Prompt:
Rewrite the lines below as a JSON list of strings, with one string for each line and blank lines omitted.

·····

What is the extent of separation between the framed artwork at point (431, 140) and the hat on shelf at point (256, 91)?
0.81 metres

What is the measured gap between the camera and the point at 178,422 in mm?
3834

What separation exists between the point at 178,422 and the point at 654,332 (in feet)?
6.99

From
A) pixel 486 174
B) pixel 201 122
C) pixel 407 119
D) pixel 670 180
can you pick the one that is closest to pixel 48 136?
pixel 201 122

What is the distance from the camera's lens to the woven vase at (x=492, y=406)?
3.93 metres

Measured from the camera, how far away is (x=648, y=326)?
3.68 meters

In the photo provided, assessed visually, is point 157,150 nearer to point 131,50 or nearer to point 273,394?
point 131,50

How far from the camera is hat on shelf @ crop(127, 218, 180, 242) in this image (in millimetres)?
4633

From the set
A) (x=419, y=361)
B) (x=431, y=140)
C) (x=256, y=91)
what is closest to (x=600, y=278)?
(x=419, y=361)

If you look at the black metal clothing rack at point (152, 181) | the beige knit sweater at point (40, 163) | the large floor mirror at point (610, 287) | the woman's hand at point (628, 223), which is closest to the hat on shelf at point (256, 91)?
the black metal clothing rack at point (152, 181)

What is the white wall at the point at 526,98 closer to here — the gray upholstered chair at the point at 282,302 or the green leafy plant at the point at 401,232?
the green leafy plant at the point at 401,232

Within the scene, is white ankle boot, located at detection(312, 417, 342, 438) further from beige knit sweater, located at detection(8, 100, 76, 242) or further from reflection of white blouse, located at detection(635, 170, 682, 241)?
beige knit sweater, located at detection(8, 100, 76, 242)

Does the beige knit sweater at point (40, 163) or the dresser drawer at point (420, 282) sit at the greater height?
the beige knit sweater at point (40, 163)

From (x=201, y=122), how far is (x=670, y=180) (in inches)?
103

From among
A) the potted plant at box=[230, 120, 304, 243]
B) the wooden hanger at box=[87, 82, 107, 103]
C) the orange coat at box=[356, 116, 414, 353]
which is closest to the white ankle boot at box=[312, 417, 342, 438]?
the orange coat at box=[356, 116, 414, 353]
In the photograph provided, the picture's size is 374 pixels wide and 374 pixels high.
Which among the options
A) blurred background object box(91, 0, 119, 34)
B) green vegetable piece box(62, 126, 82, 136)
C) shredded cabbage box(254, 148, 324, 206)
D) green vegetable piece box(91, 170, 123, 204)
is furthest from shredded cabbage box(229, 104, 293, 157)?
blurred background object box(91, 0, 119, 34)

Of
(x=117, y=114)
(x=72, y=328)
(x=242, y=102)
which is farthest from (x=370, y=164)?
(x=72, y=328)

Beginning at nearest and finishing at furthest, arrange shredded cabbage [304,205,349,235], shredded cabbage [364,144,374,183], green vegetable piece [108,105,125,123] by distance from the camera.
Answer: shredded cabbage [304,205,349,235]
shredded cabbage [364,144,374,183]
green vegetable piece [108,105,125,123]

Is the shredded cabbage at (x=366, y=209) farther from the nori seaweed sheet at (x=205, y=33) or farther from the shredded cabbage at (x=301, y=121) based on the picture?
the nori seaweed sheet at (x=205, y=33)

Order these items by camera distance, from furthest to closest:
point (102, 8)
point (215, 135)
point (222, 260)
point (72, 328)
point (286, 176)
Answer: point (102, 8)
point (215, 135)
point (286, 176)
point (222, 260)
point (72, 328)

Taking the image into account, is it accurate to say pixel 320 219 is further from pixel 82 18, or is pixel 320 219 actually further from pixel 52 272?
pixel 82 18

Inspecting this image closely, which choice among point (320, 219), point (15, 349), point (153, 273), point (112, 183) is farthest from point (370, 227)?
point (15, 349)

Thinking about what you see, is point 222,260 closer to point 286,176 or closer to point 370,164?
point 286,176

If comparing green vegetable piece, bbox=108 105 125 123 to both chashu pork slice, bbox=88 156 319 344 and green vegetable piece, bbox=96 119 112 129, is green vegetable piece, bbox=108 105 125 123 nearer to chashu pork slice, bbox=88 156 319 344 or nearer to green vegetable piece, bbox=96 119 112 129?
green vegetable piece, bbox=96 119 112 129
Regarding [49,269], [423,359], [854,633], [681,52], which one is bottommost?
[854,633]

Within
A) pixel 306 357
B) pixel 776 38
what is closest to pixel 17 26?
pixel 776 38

·····

Exercise result:
[
  "What is the extent of separation between the framed artwork at point (431, 140) and the hat on shelf at point (256, 91)?",
  "0.81 metres",
  "What is the measured gap between the camera and the point at 178,422 in mm?",
  "3834",
  "What separation exists between the point at 178,422 and the point at 654,332 (in feet)?",
  "6.99",
  "From",
  "A) pixel 486 174",
  "B) pixel 201 122",
  "C) pixel 407 119",
  "D) pixel 670 180",
  "can you pick the one that is closest to pixel 48 136?",
  "pixel 201 122",
  "What is the distance from the camera's lens to the woven vase at (x=492, y=406)?",
  "3.93 metres",
  "Measured from the camera, how far away is (x=648, y=326)?",
  "3.68 meters",
  "In the photo provided, assessed visually, is point 157,150 nearer to point 131,50 or nearer to point 273,394?",
  "point 131,50",
  "How far from the camera is hat on shelf @ crop(127, 218, 180, 242) in this image (in millimetres)?",
  "4633",
  "From the set",
  "A) (x=419, y=361)",
  "B) (x=431, y=140)",
  "C) (x=256, y=91)",
  "what is closest to (x=600, y=278)?",
  "(x=419, y=361)",
  "If you look at the black metal clothing rack at point (152, 181) | the beige knit sweater at point (40, 163) | the large floor mirror at point (610, 287) | the woman's hand at point (628, 223), which is closest to the hat on shelf at point (256, 91)?",
  "the black metal clothing rack at point (152, 181)",
  "What is the white wall at the point at 526,98 closer to here — the gray upholstered chair at the point at 282,302 or the green leafy plant at the point at 401,232?",
  "the green leafy plant at the point at 401,232",
  "Within the scene, is white ankle boot, located at detection(312, 417, 342, 438) further from beige knit sweater, located at detection(8, 100, 76, 242) or further from reflection of white blouse, located at detection(635, 170, 682, 241)?",
  "beige knit sweater, located at detection(8, 100, 76, 242)",
  "Does the beige knit sweater at point (40, 163) or the dresser drawer at point (420, 282) sit at the greater height?",
  "the beige knit sweater at point (40, 163)",
  "From (x=201, y=122), how far is (x=670, y=180) (in inches)?",
  "103",
  "From among",
  "A) the potted plant at box=[230, 120, 304, 243]",
  "B) the wooden hanger at box=[87, 82, 107, 103]",
  "C) the orange coat at box=[356, 116, 414, 353]",
  "which is closest to the white ankle boot at box=[312, 417, 342, 438]?",
  "the orange coat at box=[356, 116, 414, 353]",
  "In the photograph provided, the picture's size is 374 pixels wide and 374 pixels high.",
  "Which among the options",
  "A) blurred background object box(91, 0, 119, 34)",
  "B) green vegetable piece box(62, 126, 82, 136)",
  "C) shredded cabbage box(254, 148, 324, 206)",
  "D) green vegetable piece box(91, 170, 123, 204)",
  "is furthest from shredded cabbage box(229, 104, 293, 157)?",
  "blurred background object box(91, 0, 119, 34)",
  "Of",
  "(x=117, y=114)",
  "(x=72, y=328)",
  "(x=242, y=102)",
  "which is farthest from (x=370, y=164)?",
  "(x=72, y=328)",
  "Beginning at nearest and finishing at furthest, arrange shredded cabbage [304,205,349,235], shredded cabbage [364,144,374,183], green vegetable piece [108,105,125,123] by distance from the camera.",
  "Answer: shredded cabbage [304,205,349,235]",
  "shredded cabbage [364,144,374,183]",
  "green vegetable piece [108,105,125,123]",
  "Is the shredded cabbage at (x=366, y=209) farther from the nori seaweed sheet at (x=205, y=33) or farther from the shredded cabbage at (x=301, y=121) based on the picture?",
  "the nori seaweed sheet at (x=205, y=33)",
  "Order these items by camera distance, from furthest to closest:",
  "point (102, 8)",
  "point (215, 135)",
  "point (222, 260)",
  "point (72, 328)",
  "point (286, 176)",
  "Answer: point (102, 8)",
  "point (215, 135)",
  "point (286, 176)",
  "point (222, 260)",
  "point (72, 328)",
  "Taking the image into account, is it accurate to say pixel 320 219 is further from pixel 82 18, or is pixel 320 219 actually further from pixel 52 272?",
  "pixel 82 18",
  "Inspecting this image closely, which choice among point (320, 219), point (15, 349), point (153, 273), point (112, 183) is farthest from point (370, 227)?",
  "point (15, 349)",
  "Thinking about what you see, is point 222,260 closer to point 286,176 or closer to point 370,164?",
  "point 286,176",
  "If comparing green vegetable piece, bbox=108 105 125 123 to both chashu pork slice, bbox=88 156 319 344 and green vegetable piece, bbox=96 119 112 129, is green vegetable piece, bbox=108 105 125 123 nearer to chashu pork slice, bbox=88 156 319 344 or nearer to green vegetable piece, bbox=96 119 112 129?",
  "green vegetable piece, bbox=96 119 112 129",
  "Regarding [49,269], [423,359], [854,633], [681,52], which one is bottommost?",
  "[854,633]",
  "Within",
  "A) pixel 306 357",
  "B) pixel 776 38",
  "what is closest to pixel 17 26?",
  "pixel 776 38"
]